**Challenge:** Put each line of the data below into a JSON list of strings, with one string per line and no entries for blank lines.

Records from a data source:
============
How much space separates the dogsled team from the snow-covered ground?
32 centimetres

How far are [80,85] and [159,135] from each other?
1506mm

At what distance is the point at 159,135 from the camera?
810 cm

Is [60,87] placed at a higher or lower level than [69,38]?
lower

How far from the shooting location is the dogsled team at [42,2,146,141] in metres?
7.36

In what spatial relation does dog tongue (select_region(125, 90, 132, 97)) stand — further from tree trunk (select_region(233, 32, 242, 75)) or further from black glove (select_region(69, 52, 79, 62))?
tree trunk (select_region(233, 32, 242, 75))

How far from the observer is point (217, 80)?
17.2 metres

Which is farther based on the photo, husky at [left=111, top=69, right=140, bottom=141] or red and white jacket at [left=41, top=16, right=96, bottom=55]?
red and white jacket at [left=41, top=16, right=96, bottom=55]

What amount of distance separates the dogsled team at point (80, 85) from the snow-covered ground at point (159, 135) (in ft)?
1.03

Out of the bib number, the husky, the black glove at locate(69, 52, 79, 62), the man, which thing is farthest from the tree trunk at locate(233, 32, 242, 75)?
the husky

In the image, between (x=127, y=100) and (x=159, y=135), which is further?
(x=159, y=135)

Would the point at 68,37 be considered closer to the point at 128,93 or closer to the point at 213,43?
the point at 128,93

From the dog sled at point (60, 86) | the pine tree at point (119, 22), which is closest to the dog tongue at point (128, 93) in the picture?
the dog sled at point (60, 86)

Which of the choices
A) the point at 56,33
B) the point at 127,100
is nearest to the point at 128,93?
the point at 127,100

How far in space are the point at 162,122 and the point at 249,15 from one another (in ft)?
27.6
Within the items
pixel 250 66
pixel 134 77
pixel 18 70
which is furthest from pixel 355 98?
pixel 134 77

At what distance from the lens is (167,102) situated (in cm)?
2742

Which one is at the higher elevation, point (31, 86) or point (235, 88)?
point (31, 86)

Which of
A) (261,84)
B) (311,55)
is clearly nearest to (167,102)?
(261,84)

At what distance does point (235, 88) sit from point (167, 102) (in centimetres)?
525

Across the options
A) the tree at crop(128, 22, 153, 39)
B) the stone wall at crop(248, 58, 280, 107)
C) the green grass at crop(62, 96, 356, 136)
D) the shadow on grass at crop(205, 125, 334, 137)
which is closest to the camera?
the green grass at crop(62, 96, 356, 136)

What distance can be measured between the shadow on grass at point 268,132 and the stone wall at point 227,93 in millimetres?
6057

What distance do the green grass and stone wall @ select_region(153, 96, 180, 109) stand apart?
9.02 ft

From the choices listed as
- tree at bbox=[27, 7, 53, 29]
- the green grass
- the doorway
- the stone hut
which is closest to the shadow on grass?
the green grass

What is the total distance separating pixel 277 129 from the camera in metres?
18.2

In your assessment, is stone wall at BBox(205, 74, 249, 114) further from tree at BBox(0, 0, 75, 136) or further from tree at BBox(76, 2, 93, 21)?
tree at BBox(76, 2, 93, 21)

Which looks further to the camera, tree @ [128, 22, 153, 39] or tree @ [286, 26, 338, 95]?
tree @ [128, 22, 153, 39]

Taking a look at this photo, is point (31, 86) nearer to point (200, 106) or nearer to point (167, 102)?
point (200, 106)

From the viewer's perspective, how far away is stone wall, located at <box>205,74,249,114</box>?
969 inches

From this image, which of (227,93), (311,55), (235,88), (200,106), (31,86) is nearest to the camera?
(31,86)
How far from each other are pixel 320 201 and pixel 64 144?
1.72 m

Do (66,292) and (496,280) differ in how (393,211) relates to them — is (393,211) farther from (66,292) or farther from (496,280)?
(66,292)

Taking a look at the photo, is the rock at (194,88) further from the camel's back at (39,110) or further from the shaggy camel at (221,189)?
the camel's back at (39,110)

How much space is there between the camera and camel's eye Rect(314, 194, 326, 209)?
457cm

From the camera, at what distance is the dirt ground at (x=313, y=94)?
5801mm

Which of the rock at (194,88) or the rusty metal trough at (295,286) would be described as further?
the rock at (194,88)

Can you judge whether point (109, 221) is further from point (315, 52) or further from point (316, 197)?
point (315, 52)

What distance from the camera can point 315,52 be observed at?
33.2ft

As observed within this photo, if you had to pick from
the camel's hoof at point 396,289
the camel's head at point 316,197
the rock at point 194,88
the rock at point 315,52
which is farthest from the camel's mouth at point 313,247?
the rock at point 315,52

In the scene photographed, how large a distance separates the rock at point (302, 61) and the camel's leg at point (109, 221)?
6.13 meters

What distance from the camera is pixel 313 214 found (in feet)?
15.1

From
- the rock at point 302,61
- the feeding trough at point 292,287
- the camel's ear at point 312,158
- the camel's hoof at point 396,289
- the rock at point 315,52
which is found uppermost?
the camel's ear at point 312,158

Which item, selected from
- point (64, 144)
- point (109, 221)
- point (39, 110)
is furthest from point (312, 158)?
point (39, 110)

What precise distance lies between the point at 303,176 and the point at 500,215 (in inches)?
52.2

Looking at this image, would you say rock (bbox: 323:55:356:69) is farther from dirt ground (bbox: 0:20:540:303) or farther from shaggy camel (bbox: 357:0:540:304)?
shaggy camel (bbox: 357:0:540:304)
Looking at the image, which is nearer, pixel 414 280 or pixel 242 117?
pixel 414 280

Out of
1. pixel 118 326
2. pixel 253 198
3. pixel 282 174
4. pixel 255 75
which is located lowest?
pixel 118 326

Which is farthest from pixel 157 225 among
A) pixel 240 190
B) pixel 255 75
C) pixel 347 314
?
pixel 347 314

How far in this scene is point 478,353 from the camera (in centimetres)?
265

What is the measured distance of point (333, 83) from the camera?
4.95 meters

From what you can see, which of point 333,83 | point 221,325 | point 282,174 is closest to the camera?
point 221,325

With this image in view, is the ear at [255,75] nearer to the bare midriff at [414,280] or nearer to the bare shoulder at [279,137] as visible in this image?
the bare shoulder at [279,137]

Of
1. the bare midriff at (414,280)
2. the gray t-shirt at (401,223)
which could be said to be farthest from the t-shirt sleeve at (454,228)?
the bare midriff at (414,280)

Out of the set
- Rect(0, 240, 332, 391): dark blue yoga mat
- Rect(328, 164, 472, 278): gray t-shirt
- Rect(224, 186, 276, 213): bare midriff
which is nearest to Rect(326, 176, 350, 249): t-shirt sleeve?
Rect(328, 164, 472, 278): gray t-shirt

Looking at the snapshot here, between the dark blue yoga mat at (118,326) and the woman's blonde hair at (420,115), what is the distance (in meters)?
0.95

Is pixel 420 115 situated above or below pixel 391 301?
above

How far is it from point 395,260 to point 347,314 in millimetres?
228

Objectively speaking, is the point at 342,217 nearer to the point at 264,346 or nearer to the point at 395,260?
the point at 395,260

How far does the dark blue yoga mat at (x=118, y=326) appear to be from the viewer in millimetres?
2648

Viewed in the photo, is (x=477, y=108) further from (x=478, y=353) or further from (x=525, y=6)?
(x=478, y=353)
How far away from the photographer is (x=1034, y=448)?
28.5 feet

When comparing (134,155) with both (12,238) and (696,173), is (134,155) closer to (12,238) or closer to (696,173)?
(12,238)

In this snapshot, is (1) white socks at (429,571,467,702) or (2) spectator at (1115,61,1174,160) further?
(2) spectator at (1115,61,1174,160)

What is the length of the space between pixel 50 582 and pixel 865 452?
============
**Written solution:**
[
  "How much space separates the dogsled team from the snow-covered ground?",
  "32 centimetres",
  "How far are [80,85] and [159,135] from each other?",
  "1506mm",
  "At what distance is the point at 159,135 from the camera?",
  "810 cm",
  "Is [60,87] placed at a higher or lower level than [69,38]?",
  "lower",
  "How far from the shooting location is the dogsled team at [42,2,146,141] in metres?",
  "7.36",
  "In what spatial relation does dog tongue (select_region(125, 90, 132, 97)) stand — further from tree trunk (select_region(233, 32, 242, 75)) or further from black glove (select_region(69, 52, 79, 62))?",
  "tree trunk (select_region(233, 32, 242, 75))",
  "How far from the observer is point (217, 80)?",
  "17.2 metres",
  "Which is farther based on the photo, husky at [left=111, top=69, right=140, bottom=141] or red and white jacket at [left=41, top=16, right=96, bottom=55]?",
  "red and white jacket at [left=41, top=16, right=96, bottom=55]",
  "What amount of distance separates the dogsled team at point (80, 85) from the snow-covered ground at point (159, 135) (in ft)?",
  "1.03",
  "Out of the bib number, the husky, the black glove at locate(69, 52, 79, 62), the man, which thing is farthest from the tree trunk at locate(233, 32, 242, 75)?",
  "the husky",
  "In the image, between (x=127, y=100) and (x=159, y=135), which is further?",
  "(x=159, y=135)",
  "Would the point at 68,37 be considered closer to the point at 128,93 or closer to the point at 213,43?",
  "the point at 128,93",
  "From the dog sled at point (60, 86) | the pine tree at point (119, 22), which is closest to the dog tongue at point (128, 93) in the picture?",
  "the dog sled at point (60, 86)",
  "Which of the choices",
  "A) the point at 56,33",
  "B) the point at 127,100",
  "is nearest to the point at 128,93?",
  "the point at 127,100",
  "How far in space are the point at 162,122 and the point at 249,15 from one another (in ft)?",
  "27.6",
  "Within the items",
  "pixel 250 66",
  "pixel 134 77",
  "pixel 18 70",
  "which is furthest from pixel 355 98?",
  "pixel 134 77",
  "At what distance from the lens is (167,102) situated (in cm)?",
  "2742",
  "Which one is at the higher elevation, point (31, 86) or point (235, 88)?",
  "point (31, 86)",
  "Which of",
  "A) (261,84)",
  "B) (311,55)",
  "is clearly nearest to (167,102)?",
  "(261,84)",
  "At what distance does point (235, 88) sit from point (167, 102) (in centimetres)?",
  "525",
  "Across the options",
  "A) the tree at crop(128, 22, 153, 39)",
  "B) the stone wall at crop(248, 58, 280, 107)",
  "C) the green grass at crop(62, 96, 356, 136)",
  "D) the shadow on grass at crop(205, 125, 334, 137)",
  "which is closest to the camera?",
  "the green grass at crop(62, 96, 356, 136)",
  "What distance can be measured between the shadow on grass at point 268,132 and the stone wall at point 227,93 in millimetres?",
  "6057",
  "What distance do the green grass and stone wall @ select_region(153, 96, 180, 109) stand apart?",
  "9.02 ft",
  "From the choices listed as",
  "- tree at bbox=[27, 7, 53, 29]",
  "- the green grass",
  "- the doorway",
  "- the stone hut",
  "which is closest to the shadow on grass?",
  "the green grass",
  "What is the total distance separating pixel 277 129 from the camera in metres?",
  "18.2",
  "In your assessment, is stone wall at BBox(205, 74, 249, 114) further from tree at BBox(0, 0, 75, 136) or further from tree at BBox(76, 2, 93, 21)?",
  "tree at BBox(76, 2, 93, 21)",
  "Which looks further to the camera, tree @ [128, 22, 153, 39] or tree @ [286, 26, 338, 95]?",
  "tree @ [128, 22, 153, 39]",
  "Taking a look at this photo, is point (31, 86) nearer to point (200, 106) or nearer to point (167, 102)?",
  "point (200, 106)",
  "From the viewer's perspective, how far away is stone wall, located at <box>205,74,249,114</box>?",
  "969 inches",
  "From this image, which of (227,93), (311,55), (235,88), (200,106), (31,86) is nearest to the camera?",
  "(31,86)",
  "How far from each other are pixel 320 201 and pixel 64 144?",
  "1.72 m",
  "Do (66,292) and (496,280) differ in how (393,211) relates to them — is (393,211) farther from (66,292) or farther from (496,280)?",
  "(66,292)",
  "Taking a look at the photo, is the rock at (194,88) further from the camel's back at (39,110) or further from the shaggy camel at (221,189)?",
  "the camel's back at (39,110)",
  "How much space is there between the camera and camel's eye Rect(314, 194, 326, 209)?",
  "457cm",
  "From the camera, at what distance is the dirt ground at (x=313, y=94)?",
  "5801mm",
  "Which of the rock at (194,88) or the rusty metal trough at (295,286) would be described as further?",
  "the rock at (194,88)",
  "Can you judge whether point (109, 221) is further from point (315, 52) or further from point (316, 197)?",
  "point (315, 52)",
  "What distance from the camera can point 315,52 be observed at?",
  "33.2ft",
  "As observed within this photo, if you had to pick from",
  "the camel's hoof at point 396,289",
  "the camel's head at point 316,197",
  "the rock at point 194,88",
  "the rock at point 315,52",
  "which is farthest from the camel's mouth at point 313,247?",
  "the rock at point 315,52",
  "In the scene photographed, how large a distance separates the rock at point (302, 61) and the camel's leg at point (109, 221)?",
  "6.13 meters",
  "What distance from the camera is pixel 313 214 found (in feet)?",
  "15.1",
  "From",
  "- the rock at point 302,61",
  "- the feeding trough at point 292,287",
  "- the camel's ear at point 312,158",
  "- the camel's hoof at point 396,289",
  "- the rock at point 315,52",
  "which is found uppermost?",
  "the camel's ear at point 312,158",
  "Which item, selected from",
  "- point (64, 144)",
  "- point (109, 221)",
  "- point (39, 110)",
  "is furthest from point (312, 158)?",
  "point (39, 110)",
  "What precise distance lies between the point at 303,176 and the point at 500,215 (in inches)?",
  "52.2",
  "Looking at this image, would you say rock (bbox: 323:55:356:69) is farther from dirt ground (bbox: 0:20:540:303) or farther from shaggy camel (bbox: 357:0:540:304)?",
  "shaggy camel (bbox: 357:0:540:304)",
  "Looking at the image, which is nearer, pixel 414 280 or pixel 242 117?",
  "pixel 414 280",
  "Out of",
  "1. pixel 118 326",
  "2. pixel 253 198",
  "3. pixel 282 174",
  "4. pixel 255 75",
  "which is located lowest?",
  "pixel 118 326",
  "Which is farthest from pixel 157 225 among",
  "A) pixel 240 190",
  "B) pixel 255 75",
  "C) pixel 347 314",
  "?",
  "pixel 347 314",
  "How far in this scene is point 478,353 from the camera (in centimetres)?",
  "265",
  "What is the measured distance of point (333, 83) from the camera?",
  "4.95 meters",
  "From what you can see, which of point 333,83 | point 221,325 | point 282,174 is closest to the camera?",
  "point 221,325",
  "With this image in view, is the ear at [255,75] nearer to the bare midriff at [414,280] or nearer to the bare shoulder at [279,137] as visible in this image?",
  "the bare shoulder at [279,137]",
  "Of",
  "1. the bare midriff at (414,280)",
  "2. the gray t-shirt at (401,223)",
  "which could be said to be farthest from the t-shirt sleeve at (454,228)?",
  "the bare midriff at (414,280)",
  "Out of the set",
  "- Rect(0, 240, 332, 391): dark blue yoga mat",
  "- Rect(328, 164, 472, 278): gray t-shirt",
  "- Rect(224, 186, 276, 213): bare midriff",
  "which is nearest to Rect(326, 176, 350, 249): t-shirt sleeve?",
  "Rect(328, 164, 472, 278): gray t-shirt",
  "Looking at the snapshot here, between the dark blue yoga mat at (118,326) and the woman's blonde hair at (420,115), what is the distance (in meters)?",
  "0.95",
  "Is pixel 420 115 situated above or below pixel 391 301?",
  "above",
  "How far is it from point 395,260 to point 347,314 in millimetres?",
  "228",
  "Objectively speaking, is the point at 342,217 nearer to the point at 264,346 or nearer to the point at 395,260?",
  "the point at 395,260",
  "How far does the dark blue yoga mat at (x=118, y=326) appear to be from the viewer in millimetres?",
  "2648",
  "Viewed in the photo, is (x=477, y=108) further from (x=478, y=353) or further from (x=525, y=6)?",
  "(x=478, y=353)",
  "How far away from the photographer is (x=1034, y=448)?",
  "28.5 feet",
  "When comparing (134,155) with both (12,238) and (696,173), is (134,155) closer to (12,238) or closer to (696,173)?",
  "(12,238)",
  "In this snapshot, is (1) white socks at (429,571,467,702) or (2) spectator at (1115,61,1174,160) further?",
  "(2) spectator at (1115,61,1174,160)",
  "What is the length of the space between pixel 50 582 and pixel 865 452?"
]